• **What this task involves**
Arrange the material from the line containing "How far is the green" through the last line as a Markdown table with the columns Row and Material line. Number each line and leave out blank lines.

• **Excerpted records**
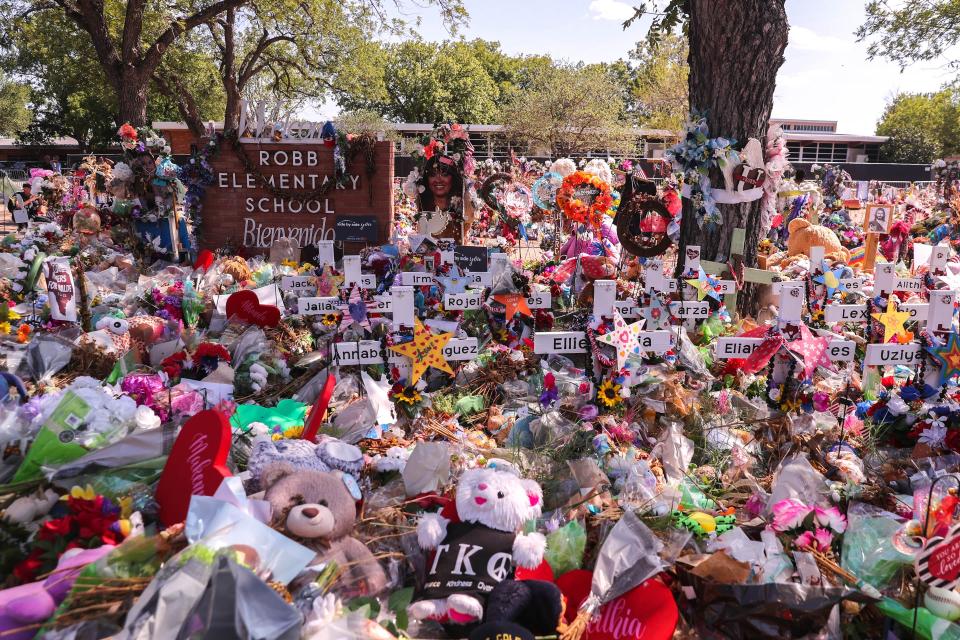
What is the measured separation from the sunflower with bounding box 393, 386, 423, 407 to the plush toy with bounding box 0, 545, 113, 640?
6.69 feet

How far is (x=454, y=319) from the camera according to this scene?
15.4ft

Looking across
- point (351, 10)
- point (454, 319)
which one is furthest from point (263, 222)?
point (351, 10)

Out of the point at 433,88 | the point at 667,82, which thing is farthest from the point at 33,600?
the point at 433,88

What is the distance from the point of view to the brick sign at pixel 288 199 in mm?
8375

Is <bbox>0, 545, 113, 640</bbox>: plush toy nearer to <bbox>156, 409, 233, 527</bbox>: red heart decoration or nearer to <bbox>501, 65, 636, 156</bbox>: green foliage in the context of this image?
<bbox>156, 409, 233, 527</bbox>: red heart decoration

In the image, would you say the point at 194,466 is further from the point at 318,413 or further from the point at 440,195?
the point at 440,195

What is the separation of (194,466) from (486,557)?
1088mm

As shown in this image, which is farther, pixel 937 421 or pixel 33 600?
pixel 937 421

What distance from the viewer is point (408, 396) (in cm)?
398

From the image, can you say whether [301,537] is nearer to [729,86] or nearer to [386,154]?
[729,86]

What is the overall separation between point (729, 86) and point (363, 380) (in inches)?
153

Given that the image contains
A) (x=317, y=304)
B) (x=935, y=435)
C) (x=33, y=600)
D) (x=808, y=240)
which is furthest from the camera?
(x=808, y=240)

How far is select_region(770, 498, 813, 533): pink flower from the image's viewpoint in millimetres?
2719

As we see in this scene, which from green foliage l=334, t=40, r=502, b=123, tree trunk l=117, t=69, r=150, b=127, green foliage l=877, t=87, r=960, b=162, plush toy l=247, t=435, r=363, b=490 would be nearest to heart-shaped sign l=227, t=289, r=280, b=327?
plush toy l=247, t=435, r=363, b=490
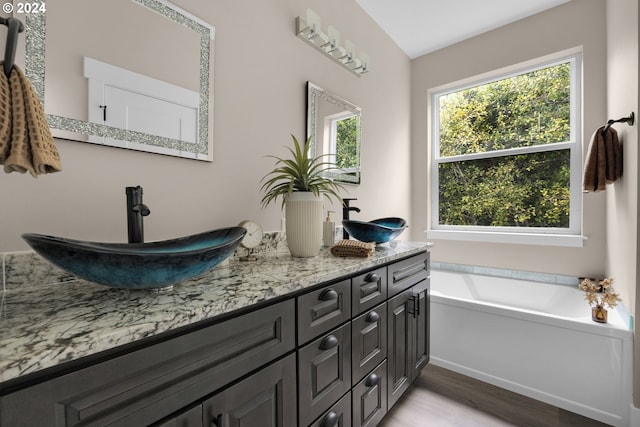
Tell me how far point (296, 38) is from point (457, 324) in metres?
2.19

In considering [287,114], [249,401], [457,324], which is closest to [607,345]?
[457,324]

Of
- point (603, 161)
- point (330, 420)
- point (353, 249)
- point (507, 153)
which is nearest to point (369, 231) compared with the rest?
point (353, 249)

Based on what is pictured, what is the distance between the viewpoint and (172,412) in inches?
23.9

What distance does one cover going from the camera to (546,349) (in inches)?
69.4

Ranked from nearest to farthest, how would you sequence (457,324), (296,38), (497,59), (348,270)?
(348,270) → (296,38) → (457,324) → (497,59)

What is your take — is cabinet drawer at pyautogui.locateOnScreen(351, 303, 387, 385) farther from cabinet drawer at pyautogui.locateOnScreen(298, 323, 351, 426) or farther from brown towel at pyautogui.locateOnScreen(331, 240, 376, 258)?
brown towel at pyautogui.locateOnScreen(331, 240, 376, 258)

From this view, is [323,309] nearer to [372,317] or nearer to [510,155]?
[372,317]

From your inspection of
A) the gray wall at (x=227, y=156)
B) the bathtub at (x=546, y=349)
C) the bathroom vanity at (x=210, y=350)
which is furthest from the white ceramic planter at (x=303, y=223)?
the bathtub at (x=546, y=349)

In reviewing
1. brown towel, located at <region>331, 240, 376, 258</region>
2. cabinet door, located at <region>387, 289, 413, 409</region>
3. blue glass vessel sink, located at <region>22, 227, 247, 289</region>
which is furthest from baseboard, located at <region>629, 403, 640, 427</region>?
blue glass vessel sink, located at <region>22, 227, 247, 289</region>

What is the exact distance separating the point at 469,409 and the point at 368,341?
3.24 feet

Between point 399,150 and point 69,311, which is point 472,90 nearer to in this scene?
point 399,150

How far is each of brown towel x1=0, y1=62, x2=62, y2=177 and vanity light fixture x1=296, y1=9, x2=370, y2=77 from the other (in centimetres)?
148

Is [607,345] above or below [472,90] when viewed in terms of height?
below

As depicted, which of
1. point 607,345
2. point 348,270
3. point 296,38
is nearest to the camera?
point 348,270
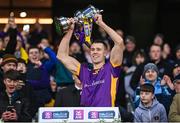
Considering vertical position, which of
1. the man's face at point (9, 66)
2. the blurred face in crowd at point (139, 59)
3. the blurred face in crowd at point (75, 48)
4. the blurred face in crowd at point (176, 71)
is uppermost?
the blurred face in crowd at point (75, 48)

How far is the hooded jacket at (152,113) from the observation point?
31.4ft

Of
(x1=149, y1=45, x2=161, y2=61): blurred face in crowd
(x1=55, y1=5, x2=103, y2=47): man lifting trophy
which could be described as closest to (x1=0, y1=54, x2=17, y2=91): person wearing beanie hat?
(x1=55, y1=5, x2=103, y2=47): man lifting trophy

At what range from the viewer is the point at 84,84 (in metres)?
8.96

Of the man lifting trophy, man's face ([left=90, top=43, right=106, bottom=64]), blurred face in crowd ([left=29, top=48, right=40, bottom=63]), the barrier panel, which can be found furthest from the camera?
blurred face in crowd ([left=29, top=48, right=40, bottom=63])

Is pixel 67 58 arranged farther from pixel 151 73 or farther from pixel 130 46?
pixel 130 46

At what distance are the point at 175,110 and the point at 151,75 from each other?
0.95 meters

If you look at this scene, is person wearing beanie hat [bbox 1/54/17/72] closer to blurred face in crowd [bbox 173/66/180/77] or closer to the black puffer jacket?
the black puffer jacket

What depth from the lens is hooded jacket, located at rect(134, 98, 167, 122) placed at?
31.4 ft

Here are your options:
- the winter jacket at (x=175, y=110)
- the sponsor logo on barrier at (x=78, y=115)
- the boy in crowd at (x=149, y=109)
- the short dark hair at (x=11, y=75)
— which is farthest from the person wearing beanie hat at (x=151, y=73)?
the sponsor logo on barrier at (x=78, y=115)

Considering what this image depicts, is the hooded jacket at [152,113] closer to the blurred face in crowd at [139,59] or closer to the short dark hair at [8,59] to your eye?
the short dark hair at [8,59]

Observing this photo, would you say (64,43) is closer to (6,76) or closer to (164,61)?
(6,76)

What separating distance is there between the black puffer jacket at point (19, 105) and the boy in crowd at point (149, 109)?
151 cm

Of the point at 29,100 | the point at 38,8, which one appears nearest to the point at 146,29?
the point at 38,8

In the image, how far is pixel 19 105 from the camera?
9367 millimetres
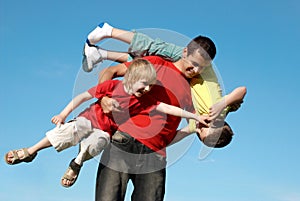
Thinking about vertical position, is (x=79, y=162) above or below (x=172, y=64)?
below

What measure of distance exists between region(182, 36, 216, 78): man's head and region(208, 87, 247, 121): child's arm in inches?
13.3

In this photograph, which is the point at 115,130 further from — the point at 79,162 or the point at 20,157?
the point at 20,157

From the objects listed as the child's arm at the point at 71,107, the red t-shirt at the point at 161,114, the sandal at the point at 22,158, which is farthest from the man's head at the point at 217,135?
the sandal at the point at 22,158

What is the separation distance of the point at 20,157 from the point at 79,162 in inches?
21.6

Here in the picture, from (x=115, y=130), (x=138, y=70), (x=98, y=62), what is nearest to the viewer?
(x=138, y=70)

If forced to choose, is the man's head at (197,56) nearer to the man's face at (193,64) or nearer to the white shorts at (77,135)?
the man's face at (193,64)

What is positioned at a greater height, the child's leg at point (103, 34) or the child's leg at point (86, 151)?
the child's leg at point (103, 34)

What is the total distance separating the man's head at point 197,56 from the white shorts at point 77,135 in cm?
91

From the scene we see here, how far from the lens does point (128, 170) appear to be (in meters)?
4.63

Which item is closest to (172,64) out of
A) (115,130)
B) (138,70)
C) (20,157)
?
(138,70)

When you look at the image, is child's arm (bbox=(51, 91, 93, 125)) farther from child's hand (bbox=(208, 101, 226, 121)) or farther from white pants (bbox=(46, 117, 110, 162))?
child's hand (bbox=(208, 101, 226, 121))

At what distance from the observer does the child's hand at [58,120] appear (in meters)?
4.62

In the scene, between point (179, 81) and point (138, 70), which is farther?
point (179, 81)

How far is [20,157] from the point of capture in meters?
4.81
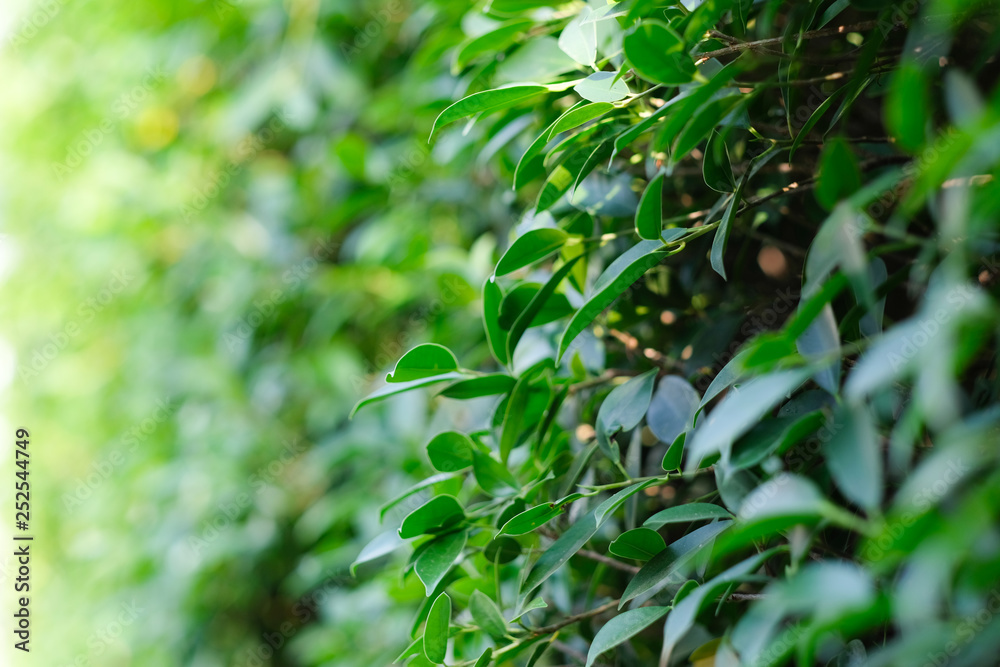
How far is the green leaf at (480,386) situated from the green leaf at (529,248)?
0.27ft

• **Answer to this task**
| Row | Material line |
|---|---|
| 1 | How far is the green leaf at (480,386) situated from the green leaf at (529,248)? |
| 2 | 0.27ft |